In a large skillet or Dutch oven, heat the olive oil and butter over medium heat.
Add the sliced onions and sprinkle with a pinch of salt. Cook, stirring occasionally, for about 15-20 minutes, until the onions are caramelized and golden brown.
Add the minced garlic to the onions and cook for another minute until fragrant.
Increase the heat to medium-high and add the sliced beef to the skillet. Season with salt, pepper, thyme, and Worcestershire sauce. Sear the beef for about 5-7 minutes until browned, stirring occasionally.
Pour in the beef broth and bring the mixture to a simmer. Reduce heat to low and let simmer for 15-20 minutes, allowing the flavors to blend.
While the beef mixture simmers, cook the egg noodles according to package instructions until al dente.
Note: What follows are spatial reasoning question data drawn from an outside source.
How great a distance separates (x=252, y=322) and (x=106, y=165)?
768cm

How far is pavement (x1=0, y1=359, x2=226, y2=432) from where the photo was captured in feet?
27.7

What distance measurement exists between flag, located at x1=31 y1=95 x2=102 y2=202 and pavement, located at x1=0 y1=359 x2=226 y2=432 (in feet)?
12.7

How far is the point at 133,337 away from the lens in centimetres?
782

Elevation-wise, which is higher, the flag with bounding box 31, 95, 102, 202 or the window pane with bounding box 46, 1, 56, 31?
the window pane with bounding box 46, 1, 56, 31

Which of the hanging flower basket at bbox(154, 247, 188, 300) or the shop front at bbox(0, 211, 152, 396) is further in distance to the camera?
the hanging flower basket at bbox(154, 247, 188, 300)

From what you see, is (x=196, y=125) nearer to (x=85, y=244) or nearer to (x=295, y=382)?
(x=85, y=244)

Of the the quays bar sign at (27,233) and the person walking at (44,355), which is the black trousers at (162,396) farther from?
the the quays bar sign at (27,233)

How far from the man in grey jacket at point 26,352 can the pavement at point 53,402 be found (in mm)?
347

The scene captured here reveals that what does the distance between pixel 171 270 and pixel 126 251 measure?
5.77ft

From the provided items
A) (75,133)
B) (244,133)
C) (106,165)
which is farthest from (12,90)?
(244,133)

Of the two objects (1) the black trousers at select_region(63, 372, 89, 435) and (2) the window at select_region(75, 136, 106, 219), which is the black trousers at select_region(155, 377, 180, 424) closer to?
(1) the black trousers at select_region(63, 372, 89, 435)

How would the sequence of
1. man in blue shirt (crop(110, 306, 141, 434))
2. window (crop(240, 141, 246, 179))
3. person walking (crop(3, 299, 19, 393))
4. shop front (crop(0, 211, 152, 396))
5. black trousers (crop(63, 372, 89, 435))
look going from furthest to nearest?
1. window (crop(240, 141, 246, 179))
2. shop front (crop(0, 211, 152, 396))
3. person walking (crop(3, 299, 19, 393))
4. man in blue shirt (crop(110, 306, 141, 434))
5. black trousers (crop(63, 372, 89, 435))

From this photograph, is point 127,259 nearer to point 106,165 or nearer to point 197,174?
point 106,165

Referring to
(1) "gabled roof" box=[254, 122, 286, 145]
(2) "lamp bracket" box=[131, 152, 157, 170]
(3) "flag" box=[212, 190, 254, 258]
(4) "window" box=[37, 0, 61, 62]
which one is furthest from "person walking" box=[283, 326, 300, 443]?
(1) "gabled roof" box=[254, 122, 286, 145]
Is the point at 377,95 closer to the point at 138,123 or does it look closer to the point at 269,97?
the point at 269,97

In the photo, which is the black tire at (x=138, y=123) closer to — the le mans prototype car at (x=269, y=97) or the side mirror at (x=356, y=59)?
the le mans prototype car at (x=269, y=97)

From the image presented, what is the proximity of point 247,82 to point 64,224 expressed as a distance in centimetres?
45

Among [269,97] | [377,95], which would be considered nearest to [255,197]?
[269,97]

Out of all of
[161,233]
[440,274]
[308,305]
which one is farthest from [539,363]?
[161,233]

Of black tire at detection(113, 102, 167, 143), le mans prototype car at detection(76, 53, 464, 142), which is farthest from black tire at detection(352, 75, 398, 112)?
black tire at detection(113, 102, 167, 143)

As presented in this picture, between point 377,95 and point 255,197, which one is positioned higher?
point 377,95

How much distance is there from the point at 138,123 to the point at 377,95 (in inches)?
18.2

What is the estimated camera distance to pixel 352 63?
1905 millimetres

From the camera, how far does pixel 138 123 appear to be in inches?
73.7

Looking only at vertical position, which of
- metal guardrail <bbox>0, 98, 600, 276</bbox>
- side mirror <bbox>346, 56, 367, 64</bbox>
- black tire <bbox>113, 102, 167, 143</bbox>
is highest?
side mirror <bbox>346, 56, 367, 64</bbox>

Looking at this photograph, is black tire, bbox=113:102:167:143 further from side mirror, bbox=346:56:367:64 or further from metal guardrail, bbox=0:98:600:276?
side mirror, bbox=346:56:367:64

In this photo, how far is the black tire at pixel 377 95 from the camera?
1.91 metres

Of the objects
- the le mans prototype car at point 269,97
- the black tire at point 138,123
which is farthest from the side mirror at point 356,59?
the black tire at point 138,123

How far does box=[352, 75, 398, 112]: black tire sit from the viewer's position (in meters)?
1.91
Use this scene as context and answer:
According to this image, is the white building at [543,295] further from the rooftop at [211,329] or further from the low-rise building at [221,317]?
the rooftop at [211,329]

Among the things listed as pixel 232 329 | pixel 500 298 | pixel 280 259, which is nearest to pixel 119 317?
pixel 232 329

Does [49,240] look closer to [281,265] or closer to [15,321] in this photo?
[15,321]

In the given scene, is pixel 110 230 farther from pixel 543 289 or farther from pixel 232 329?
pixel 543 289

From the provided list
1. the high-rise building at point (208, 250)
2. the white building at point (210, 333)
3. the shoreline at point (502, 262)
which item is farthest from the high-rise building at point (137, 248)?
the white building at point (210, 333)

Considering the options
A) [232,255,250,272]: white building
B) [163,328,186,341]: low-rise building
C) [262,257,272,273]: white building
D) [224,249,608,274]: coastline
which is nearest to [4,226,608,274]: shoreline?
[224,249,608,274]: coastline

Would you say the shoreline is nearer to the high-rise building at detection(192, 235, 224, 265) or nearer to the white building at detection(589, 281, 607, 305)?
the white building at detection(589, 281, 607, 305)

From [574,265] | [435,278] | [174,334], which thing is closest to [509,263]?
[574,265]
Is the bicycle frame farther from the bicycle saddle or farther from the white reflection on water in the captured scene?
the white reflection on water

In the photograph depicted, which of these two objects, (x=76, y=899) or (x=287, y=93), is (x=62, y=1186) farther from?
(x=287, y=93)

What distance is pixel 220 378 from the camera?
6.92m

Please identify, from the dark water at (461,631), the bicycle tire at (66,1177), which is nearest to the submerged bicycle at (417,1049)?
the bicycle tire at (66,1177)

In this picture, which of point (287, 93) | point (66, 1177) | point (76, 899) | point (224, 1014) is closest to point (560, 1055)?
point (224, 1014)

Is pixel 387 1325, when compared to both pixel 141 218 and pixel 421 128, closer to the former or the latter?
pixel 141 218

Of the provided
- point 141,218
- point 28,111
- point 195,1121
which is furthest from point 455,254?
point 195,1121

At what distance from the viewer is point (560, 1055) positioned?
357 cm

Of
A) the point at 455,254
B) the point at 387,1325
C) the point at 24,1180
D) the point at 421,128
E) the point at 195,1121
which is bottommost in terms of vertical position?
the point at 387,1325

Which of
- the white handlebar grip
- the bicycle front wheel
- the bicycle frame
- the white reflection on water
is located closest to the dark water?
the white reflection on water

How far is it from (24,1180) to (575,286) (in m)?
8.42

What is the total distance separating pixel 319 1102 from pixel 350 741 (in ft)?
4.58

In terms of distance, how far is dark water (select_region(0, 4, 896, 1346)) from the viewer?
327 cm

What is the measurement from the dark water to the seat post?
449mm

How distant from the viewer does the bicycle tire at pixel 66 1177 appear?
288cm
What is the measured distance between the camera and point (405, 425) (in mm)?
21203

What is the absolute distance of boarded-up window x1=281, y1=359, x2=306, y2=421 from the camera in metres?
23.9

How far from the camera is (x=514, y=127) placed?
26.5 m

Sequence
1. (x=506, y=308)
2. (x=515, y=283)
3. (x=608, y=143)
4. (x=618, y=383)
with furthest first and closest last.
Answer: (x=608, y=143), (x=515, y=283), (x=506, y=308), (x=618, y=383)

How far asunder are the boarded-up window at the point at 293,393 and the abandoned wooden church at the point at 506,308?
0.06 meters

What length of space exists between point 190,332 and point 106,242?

Drain and set aside.
Once the beef mixture has thickened slightly, add the cooked noodles to the skillet, stirring to combine.
Preheat your oven's broiler.
Transfer the beef and noodle mixture to a baking dish, sprinkle the shredded Gruyère cheese on top, and place under the broiler for 2-3 minutes, or until the cheese is melted and bubbly.
Remove from the oven, let cool for a minute, and garnish with chopped parsley before serving.